::: Document section

Of the six pieces of legislation House Democrats aimed to pass in their first hundred hours, the very first addressed national security. Like the other five bills included in this initial agenda, H.R. 1 sought to illustrate a popular rejection of Republican approach to public policy, and broad support for a new direction under Democratic leadership. Specifically, the bill sought to implement the 9/11 Commission Recommendations that had been passed over by the previous, Republican-controlled Congress. The recommendations incorporated into H.R. 1 fit into four categories: strengthening U.S. homeland defense, including local capacities to respond to emergencies; improving intelligence oversight; bolstering non-proliferation efforts; and undermining the appeal of Islamic extremism through aid and diplomacy.
If signed into law, the diplomatic and aid initiatives contained within the H.R. 1 hold some potential for directly and indirectly encouraging democracy in the region. The bill aims to improve educational opportunities in Arab and predominantly Muslim countries by enhancing the Arab and Muslim Youth Opportunity Fund, first established in 2004. It takes small steps toward improving American popularity in those countries by improving public diplomacy efforts and adding to educational exchange programs. With regards to Saudi Arabia specifically, H.R. 1 requires that the President report periodically on the progress that country makes towards social, political and economic reforms. It would create a private Middle East Foundation to support a range of democracy promotion activities in the region, including a Center for Public Policy. Finally, to improve policy planning, the bill requires that the Secretary of State produce “a country-by-country five-year strategy” for democracy promotion.

::::::
::: Exercise data

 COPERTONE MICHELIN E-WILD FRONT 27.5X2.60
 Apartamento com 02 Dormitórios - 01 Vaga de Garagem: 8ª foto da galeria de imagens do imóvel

::::::

* _Tasks to perform_
a: Condense the paragraph of the H.R. 1 excerpt that begins "If signed into law" into a bulleted list that keeps its main facts.
b: According to the H.R. 1 excerpt, in what year was the Arab and Muslim Youth Opportunity Fund first established?
c: List every category of 9/11 Commission recommendations that the H.R. 1 excerpt says were incorporated into the bill.
The listing has no connection to the H.R. 1 excerpt.

* _Answers to this exercise_
a:
- H.R. 1's diplomatic and aid measures could directly and indirectly encourage democracy in the region.
- It would enhance the Arab and Muslim Youth Opportunity Fund, created in 2004, to improve educational opportunities in Arab and predominantly Muslim countries.
- It would strengthen public diplomacy and expand educational exchange programs to raise American popularity in those countries.
- The President would have to report periodically on Saudi Arabia's progress toward social, political and economic reforms.
- It would create a private Middle East Foundation for democracy promotion, including a Center for Public Policy.
- The Secretary of State would have to produce "a country-by-country five-year strategy" for democracy promotion.

b: 2004

c:
- Strengthening U.S. homeland defense, including local capacities to respond to emergencies
- Improving intelligence oversight
- Bolstering non-proliferation efforts
- Undermining the appeal of Islamic extremism through aid and diplomacy